On 10/25/2017 06:29 PM, Eric Rescorla wrote:
dh-group = ALPHA *(ALPHA / DIGIT / "_")
I might want to include hyphen here because "P-256"
done.
Line 405
implementation does not know the name of the cipher suite (a
situation that should be remedied promptly), a four-digit
hexadecimal
cipher suite identifier MAY be used. The ABNF for the
field follows:
Hard to see how you could realistically get into this state...

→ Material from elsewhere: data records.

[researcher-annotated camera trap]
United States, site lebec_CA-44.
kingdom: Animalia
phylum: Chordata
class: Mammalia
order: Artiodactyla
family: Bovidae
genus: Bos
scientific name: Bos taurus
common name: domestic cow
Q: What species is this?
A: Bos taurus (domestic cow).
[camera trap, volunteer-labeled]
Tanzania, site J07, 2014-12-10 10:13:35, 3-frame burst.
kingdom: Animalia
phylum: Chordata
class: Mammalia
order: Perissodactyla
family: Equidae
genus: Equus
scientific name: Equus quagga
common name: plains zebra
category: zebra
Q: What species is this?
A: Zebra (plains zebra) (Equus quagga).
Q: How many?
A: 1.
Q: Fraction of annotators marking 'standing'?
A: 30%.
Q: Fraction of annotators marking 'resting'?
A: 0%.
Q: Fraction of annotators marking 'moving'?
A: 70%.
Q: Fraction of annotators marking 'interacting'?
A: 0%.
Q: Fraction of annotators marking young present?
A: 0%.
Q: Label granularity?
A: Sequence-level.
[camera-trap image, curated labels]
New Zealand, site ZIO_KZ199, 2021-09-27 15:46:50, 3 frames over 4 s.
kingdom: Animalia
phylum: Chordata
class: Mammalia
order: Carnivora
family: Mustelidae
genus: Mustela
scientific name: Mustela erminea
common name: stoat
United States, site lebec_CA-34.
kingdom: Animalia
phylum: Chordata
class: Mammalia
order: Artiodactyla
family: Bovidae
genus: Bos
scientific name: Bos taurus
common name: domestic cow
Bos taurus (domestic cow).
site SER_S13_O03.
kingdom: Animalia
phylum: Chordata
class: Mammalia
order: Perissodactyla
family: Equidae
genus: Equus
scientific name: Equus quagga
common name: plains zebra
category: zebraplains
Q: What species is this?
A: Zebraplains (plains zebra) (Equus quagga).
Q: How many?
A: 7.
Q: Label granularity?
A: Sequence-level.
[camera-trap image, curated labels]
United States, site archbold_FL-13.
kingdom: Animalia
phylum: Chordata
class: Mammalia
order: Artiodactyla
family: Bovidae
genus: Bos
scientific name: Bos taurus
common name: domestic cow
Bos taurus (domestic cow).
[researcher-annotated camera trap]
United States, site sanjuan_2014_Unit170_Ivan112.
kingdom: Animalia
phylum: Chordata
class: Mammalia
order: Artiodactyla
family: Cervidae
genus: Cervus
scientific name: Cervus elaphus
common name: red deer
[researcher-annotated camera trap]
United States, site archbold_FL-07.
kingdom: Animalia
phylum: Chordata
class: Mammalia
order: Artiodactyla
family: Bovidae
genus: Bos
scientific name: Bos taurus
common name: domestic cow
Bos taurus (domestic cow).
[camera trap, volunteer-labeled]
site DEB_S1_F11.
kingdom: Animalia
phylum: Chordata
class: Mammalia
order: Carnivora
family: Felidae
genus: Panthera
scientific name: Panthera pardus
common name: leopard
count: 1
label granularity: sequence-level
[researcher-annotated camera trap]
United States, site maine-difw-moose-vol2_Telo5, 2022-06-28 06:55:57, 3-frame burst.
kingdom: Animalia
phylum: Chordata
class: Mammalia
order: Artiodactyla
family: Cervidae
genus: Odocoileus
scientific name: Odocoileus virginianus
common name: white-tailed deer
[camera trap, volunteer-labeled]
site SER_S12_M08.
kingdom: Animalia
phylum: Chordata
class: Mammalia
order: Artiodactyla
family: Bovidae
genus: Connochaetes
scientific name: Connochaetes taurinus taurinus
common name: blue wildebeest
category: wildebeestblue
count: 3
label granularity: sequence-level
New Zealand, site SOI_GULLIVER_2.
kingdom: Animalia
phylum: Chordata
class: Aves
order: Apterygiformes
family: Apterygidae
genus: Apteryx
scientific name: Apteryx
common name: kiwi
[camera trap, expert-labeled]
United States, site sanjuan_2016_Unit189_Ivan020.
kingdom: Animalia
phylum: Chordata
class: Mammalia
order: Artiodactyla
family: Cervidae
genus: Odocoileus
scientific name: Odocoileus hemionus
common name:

Chris wrote this so this is just a guess on my part: I'm
assuming there are TLS APIs out there that let the caller query
which ciphersuite is being used, but the implementation returns an
integer rather than the name, and provides no convenience routine
to look up the name text.
OK. Chris?
Line 594
accounts SHOULD be at least use of TLS version 1.1 or
greater, and
successful validation of the server's certificate.
(Future revisions
to this specification may raise these requirements or impose
This second requirement is more important.
Agree, or at least I think I do (are MiTM attacks taking advantage
of no or weak cert validation really more of a threat than attacks
on TLS < 1.1 protocol or ciphersuites? yeah, I could see that.).
No, they're not.
But I certainly want implementors to pay more attention to cert
validation.
I'm not sure what change to the text you had in mind, but I
reversed the order to put cert validation first.
I think that success validation needs to be a MUST.
Ah, now I understand. Changed to MUST validate + SHOULD TLS >= 1.1.
Line 781
or interception; this is not intended to mitigate active
attackers
who have compromised service provider systems.
IMPORTANT: Client auth with TLS 1.2 reveals the user's
identity. This is a
privacy issue, and so we need to note it. The options here are
not great with <
1.3 because renegotiation is also bad, so I'm not suggesting a
normative
change, but I think the doc needs to be clear.
Added a paragraph:
Implementors should be aware that use of client certificates with TLS
1.2 likely reveals the user's identity to the server and therefore may
compromise the user's privacy. There seems to be no easy fix other
than to avoid presenting client certificates except when specifically
configured to do so.
The issue here is that it exposes it not to the server (though it
does) but to anyone on the
wire. This is actually better with TLS 1.3.
ok, clarified the paragraph that I wrote.